The liberal principles, affirmed in the Universal Declaration of Human Rights, were intended to foster a more stable international order after the devastation of World War II, recognizing the necessity of safeguarding personal freedom and our shared humanity in a pluralistic global community armed with weapons of mass destruction.
The current alignment of Russia, China, and Iran is not based on such a shared positive vision, but rather on their reliance on coercion as a means of staying in power and a mutual opposition to the principles of governance and the values of the Western liberal tradition.
The countries in this axis of autocracies have even vastly different and conflicting ideologies:
Russia – Russia has an ideology that is based on a social Orthodox-Slavic nationalism with a history of defeating Napoleon and also Nazi Germany in the “Great Patriotic War.” The Putin government, however, is a kleptocracy which uses coercion and the elimination of opposition as a means of staying in power.
China – China’s government is based on an “intellectual” secular Marxist interpretation of history known to a vanguard in the Communists party which represents only 6% of the population. China also embraces the long history of Chinese civilization and a Han nationalism which is xenophobic and intolerant of other cultures and ideologies. The Chinese Communist Party enforces ideological conformity and controls all aspects of life through pervasive surveillance and a state-managed social credit system.
Iran – Iran is a theocracy which uses the death penalty and other means of coercion as tools of political repression against protestors, dissidents, heretics, and ethnic minorities. It also supports radical Islamic terrorist groups.

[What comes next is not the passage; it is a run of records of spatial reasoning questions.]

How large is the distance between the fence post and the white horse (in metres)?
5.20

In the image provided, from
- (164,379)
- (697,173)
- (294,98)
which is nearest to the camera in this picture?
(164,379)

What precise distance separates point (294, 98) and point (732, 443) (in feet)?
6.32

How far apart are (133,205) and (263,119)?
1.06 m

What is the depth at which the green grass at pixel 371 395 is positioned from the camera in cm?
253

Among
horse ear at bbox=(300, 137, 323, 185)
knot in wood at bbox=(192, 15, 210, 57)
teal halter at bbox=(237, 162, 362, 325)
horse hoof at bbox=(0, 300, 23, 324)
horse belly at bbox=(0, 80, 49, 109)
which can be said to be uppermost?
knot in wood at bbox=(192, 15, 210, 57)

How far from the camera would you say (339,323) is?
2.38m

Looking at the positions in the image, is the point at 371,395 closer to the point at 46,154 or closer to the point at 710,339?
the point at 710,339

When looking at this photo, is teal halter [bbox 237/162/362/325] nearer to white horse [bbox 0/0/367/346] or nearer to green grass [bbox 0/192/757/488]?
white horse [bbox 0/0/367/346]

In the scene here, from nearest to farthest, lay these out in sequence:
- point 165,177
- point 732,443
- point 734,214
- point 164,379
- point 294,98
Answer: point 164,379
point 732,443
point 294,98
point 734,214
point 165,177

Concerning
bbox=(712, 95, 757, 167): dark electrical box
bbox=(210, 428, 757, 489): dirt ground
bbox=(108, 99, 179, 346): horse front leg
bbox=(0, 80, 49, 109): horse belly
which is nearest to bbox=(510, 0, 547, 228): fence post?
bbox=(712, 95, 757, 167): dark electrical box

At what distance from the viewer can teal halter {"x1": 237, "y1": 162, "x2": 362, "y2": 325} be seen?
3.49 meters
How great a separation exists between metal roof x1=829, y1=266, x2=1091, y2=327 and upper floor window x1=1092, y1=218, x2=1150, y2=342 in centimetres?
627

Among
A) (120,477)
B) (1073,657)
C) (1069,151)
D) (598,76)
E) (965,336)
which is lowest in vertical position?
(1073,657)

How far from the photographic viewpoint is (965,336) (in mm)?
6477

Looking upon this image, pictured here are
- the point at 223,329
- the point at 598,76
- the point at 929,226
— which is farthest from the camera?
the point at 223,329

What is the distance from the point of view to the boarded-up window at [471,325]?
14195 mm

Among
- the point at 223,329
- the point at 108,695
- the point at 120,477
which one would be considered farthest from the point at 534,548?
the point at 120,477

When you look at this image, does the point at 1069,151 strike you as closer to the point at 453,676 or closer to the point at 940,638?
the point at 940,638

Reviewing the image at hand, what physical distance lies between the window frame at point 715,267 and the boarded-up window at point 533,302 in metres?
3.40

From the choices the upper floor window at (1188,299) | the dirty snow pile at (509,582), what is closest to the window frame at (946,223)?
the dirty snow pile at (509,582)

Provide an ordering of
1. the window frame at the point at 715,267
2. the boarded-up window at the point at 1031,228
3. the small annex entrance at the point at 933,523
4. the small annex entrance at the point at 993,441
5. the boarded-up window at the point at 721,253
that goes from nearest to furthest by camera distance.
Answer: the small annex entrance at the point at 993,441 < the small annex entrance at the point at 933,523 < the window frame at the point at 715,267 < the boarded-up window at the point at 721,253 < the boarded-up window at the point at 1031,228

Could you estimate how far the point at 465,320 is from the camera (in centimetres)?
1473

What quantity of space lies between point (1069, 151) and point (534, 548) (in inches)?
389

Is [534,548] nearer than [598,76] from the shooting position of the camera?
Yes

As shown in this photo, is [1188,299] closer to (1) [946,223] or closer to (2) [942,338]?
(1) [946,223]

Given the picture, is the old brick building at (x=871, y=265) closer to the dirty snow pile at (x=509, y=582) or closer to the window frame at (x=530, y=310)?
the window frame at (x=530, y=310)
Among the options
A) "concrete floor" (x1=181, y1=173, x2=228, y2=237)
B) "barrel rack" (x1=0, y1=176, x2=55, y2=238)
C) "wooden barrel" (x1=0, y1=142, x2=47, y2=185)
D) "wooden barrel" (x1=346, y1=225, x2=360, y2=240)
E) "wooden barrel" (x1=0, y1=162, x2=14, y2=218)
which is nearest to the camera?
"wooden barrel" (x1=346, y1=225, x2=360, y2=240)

The conflicts in Ukraine, Taiwan, and Israel-Palestine reflect not merely territorial disputes but deeper struggles between fundamentally different visions of history, identity, and the future. The clash of civilizations in current international relations is about more than borders and “real estate.” It is about a world order based on the Western liberal tradition and a moral vision for mankind that is universal and respects individual personal dignity and our common humanity being challenged by an axis of autocracies which have almost nothing in common but their use of coercion to stay in power and the desire to create a new world order.
To help clarify these distinctions in moral and political values, the United States should abolish the death penalty. Moral leadership begins at home.